§ Text segment:
- Opening Delimiter -
Or, how I started another project I was unlikely to finish.
It seems like everybody else has a UAV, and I don’t. So, let’s try to build one. I’m a poor writer, but if I force myself to document things in this blog, there’s a small chance I’ll keep myself from forgetting why I made decisions and going in circles.
I’m going to break down the UAV into a few subsystems to make things manageable.
- Airframe – holds things
- Flight Controller – keeps things flying straight and level and provide active stabilization on top of operator signals
- Mission Controller – make the UAV do interesting things on its own
There’s probably some other parts, but I don’t know enough about UAVs or R/C aircraft to speak to the subject. I’m not quite sure why I’m splitting up the Flight and Mission Controller yet, but it seems like a decent way of keeping the design requirements focused. I’ve been looking at some existing autopilot boards, and haven’t seem to find one I liked that had all the features I wanted. I’m looking for:
- 8 receiver channels, with 1 channel being decoded in hardware to enable the autopilot or bypass the microprocessor
- Accelerometer, gyroscope, altitude, and compass
- DSP capable processor with a Linux compatible tool-chain The architecture is something like this:
After some searching, I did the thing I usually do when I feel like Google isn’t providing a good idea of where the community is: hit up IRC. Nebukadneza from ##radiocontrol on Freenode was incredibly patient with me and pointed me towards the Naze32. It’s a great piece of hardware at an awesome price, but doesn’t have software independent bypasses. We’re doing a bunch of development stuff and need to give control to the ground operator if/when the software locks up. I’m going to thus use this minor nitpick to design my own flight controller. As I go, I’ll try to write articles about what I’ve learned and how I’ve applied it to the autopilot.
I’m open to any comments, criticisms, feature requests, etc.
- Closing Delimiter -
§ Entries shown:
- Opening Delimiter -
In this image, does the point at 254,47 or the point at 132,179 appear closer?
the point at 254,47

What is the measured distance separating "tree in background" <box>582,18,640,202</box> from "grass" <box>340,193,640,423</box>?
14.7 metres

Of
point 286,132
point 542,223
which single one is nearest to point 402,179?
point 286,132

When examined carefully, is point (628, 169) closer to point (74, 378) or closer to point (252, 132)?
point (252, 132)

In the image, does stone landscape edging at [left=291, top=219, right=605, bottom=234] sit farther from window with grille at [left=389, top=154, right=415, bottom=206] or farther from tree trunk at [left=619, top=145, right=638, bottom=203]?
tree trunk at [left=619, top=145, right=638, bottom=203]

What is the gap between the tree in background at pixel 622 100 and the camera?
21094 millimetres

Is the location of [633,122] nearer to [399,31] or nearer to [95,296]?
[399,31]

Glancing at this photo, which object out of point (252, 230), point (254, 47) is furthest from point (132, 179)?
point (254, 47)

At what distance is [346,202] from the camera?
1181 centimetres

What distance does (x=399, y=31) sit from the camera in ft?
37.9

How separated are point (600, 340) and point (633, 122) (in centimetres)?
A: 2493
- Closing Delimiter -
- Opening Delimiter -
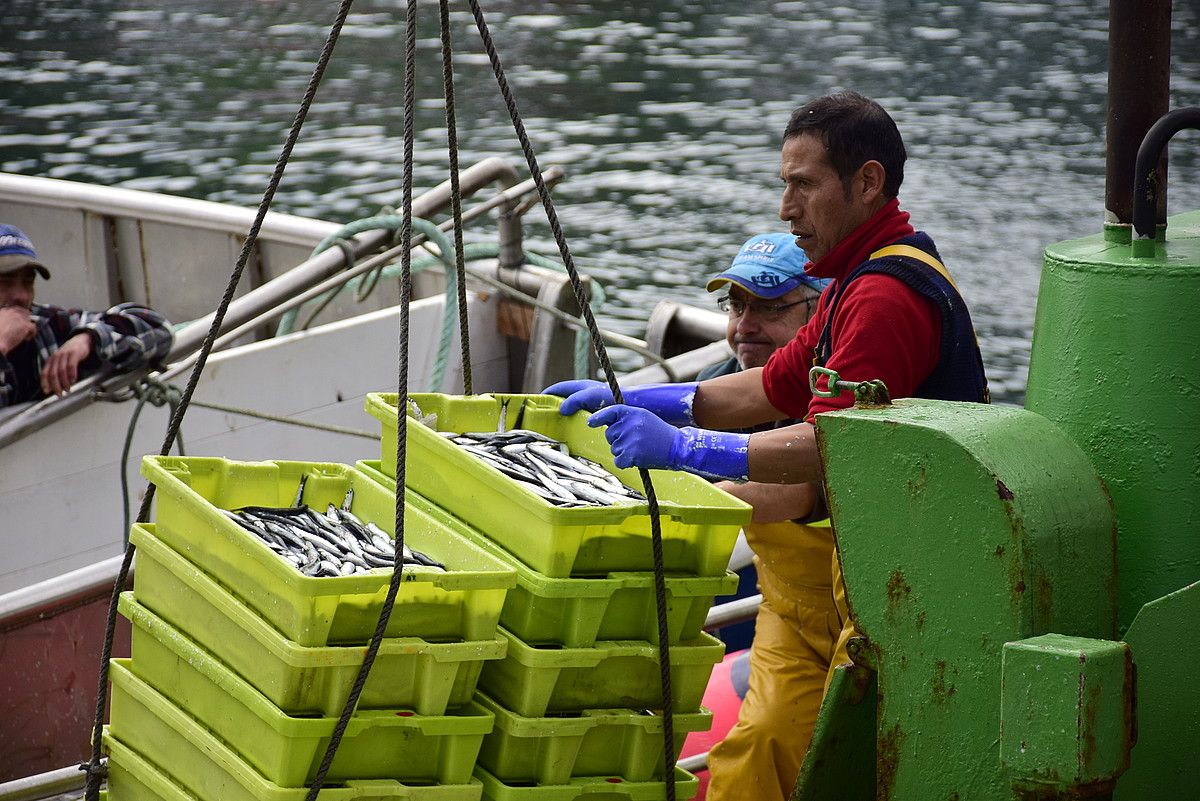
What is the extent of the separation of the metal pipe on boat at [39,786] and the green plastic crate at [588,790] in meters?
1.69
- Closing Delimiter -
- Opening Delimiter -
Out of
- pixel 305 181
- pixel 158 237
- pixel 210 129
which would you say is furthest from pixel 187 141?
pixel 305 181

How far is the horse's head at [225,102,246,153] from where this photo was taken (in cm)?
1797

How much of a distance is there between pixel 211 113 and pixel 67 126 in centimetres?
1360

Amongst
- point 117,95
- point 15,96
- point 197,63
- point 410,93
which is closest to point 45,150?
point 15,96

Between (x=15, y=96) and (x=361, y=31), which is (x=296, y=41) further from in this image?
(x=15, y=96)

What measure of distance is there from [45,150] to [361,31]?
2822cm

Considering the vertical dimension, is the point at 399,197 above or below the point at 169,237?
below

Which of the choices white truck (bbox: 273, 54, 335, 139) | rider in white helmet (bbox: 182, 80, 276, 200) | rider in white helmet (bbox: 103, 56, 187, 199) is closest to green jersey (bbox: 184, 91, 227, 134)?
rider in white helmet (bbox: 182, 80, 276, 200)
- Closing Delimiter -
§ What to work on:
#1 In the post about building a UAV, rewrite the paragraph beginning "After some searching" as a brief bulleted list that keeps its main facts.
#2 According to the UAV post, which board did Nebukadneza recommend?
#3 Retype the passage of the UAV post that opens with the words containing "It seems like everybody" and closes with "make things manageable.".

§ Answer set:
#1
- When Google searching did not give a good sense of the community, the author turned to IRC.
- Nebukadneza from ##radiocontrol on Freenode patiently pointed the author to the Naze32.
- The Naze32 is excellent hardware at a great price but has no software-independent bypasses.
- The development work requires giving control to the ground operator if the software locks up.
- For this reason, the author will design a custom flight controller.
- The author plans to write articles along the way about what is learned and how it is applied to the autopilot.

#2 The Naze32.

#3
It seems like everybody else has a UAV, and I don’t. So, let’s try to build one. I’m a poor writer, but if I force myself to document things in this blog, there’s a small chance I’ll keep myself from forgetting why I made decisions and going in circles.
I’m going to break down the UAV into a few subsystems to make things manageable.